Challenges:
• a. Condense the paragraph of the recording-session passage below that begins "Sometimes you need to approach an overdub" into a short bulleted list that keeps its main facts.
• b. Translate this sentence from the recording-session passage below into Spanish: "The clock ticking kind of puts you in hyperdrive and doesn’t give you time to overthink."
• c. List every person mentioned by name in the recording-session passage below.

Sam played her guitar and sang her vocal again plus some doubles. JP added the fingerpicking acoustics and a simple electric line. I put on a live kick drum and some marching snares. Mitch did some digeridoo and Seth played some cello.

Seth Murphy, Cellist

Seth Murphy looking like the majestic, cello angel that he is.

Recording Chaos!

I remember at the end of the week we all stayed up late and went crazy. We opened up each song and gave ourselves half an hour to throw overdubs on in the hopes that something would stick.

Sometimes you need to approach an overdub thoughtfully but sometimes it’s better to go off instinct. I find that setting a timer is helpful for that. The clock ticking kind of puts you in hyperdrive and doesn’t give you time to overthink. Kyle Jahnke and I used to do that with rough mixes. Half an hour per song. Go!

One of the cool overdubs that made it on this song was Jenn and I sitting on the floor playing a snare drum with the snares off. Jenn played with mallets and I brushed it with a broomstick simultaneously. It felt like we were in a drum circle trance. Super fun!

Data block:
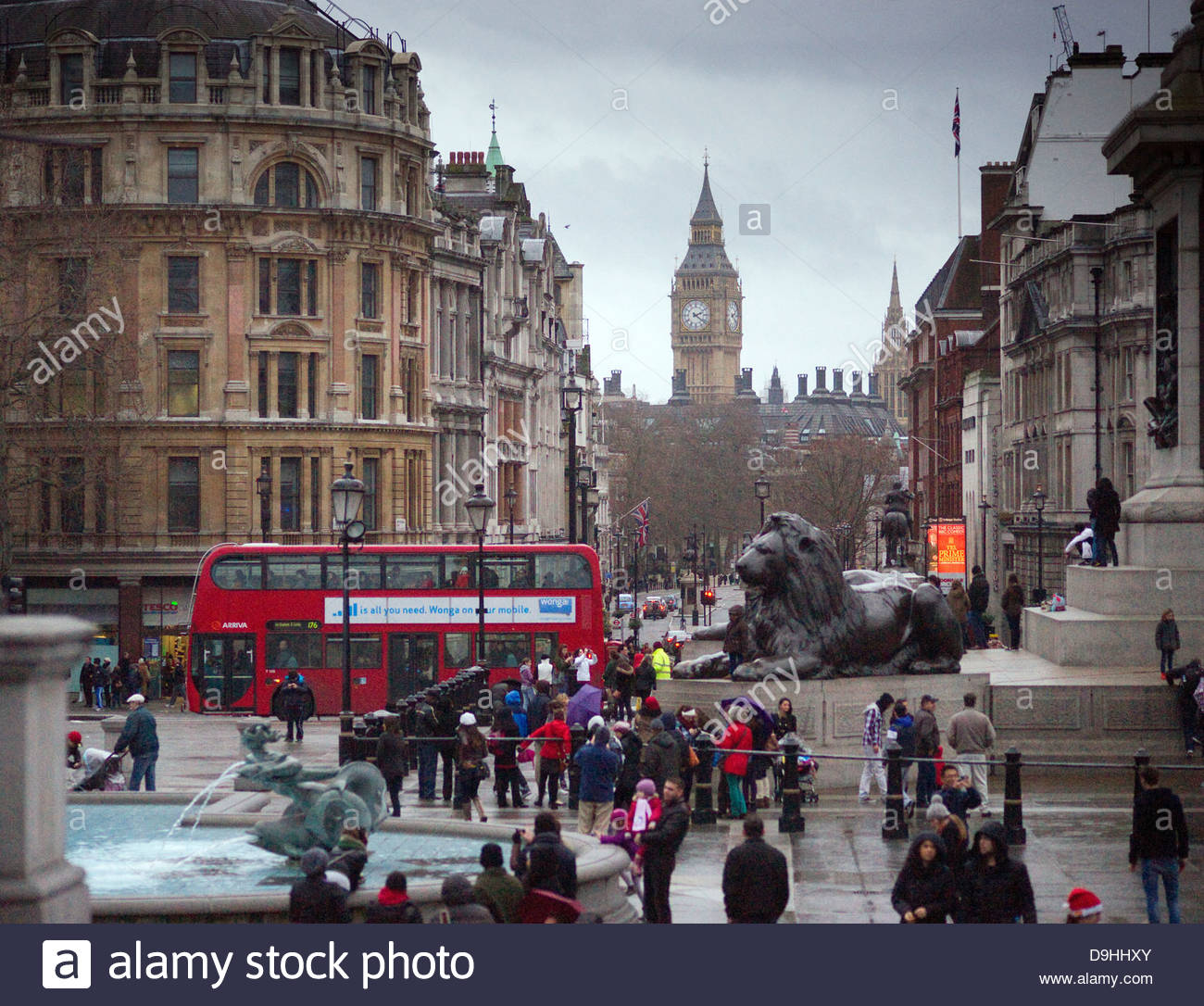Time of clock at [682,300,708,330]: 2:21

Written responses:
• a.
- Some overdubs call for a thoughtful approach, but others work better on instinct.
- Setting a timer helps with instinctive overdubs. The ticking clock creates a sense of urgency and leaves no time to overthink.
- The writer and Kyle Jahnke used this method on rough mixes, allowing half an hour per song.

• b. El tictac del reloj te pone en una especie de hipervelocidad y no te da tiempo para pensar demasiado.

• c.
- Sam
- JP
- Mitch
- Seth Murphy
- Kyle Jahnke
- Jenn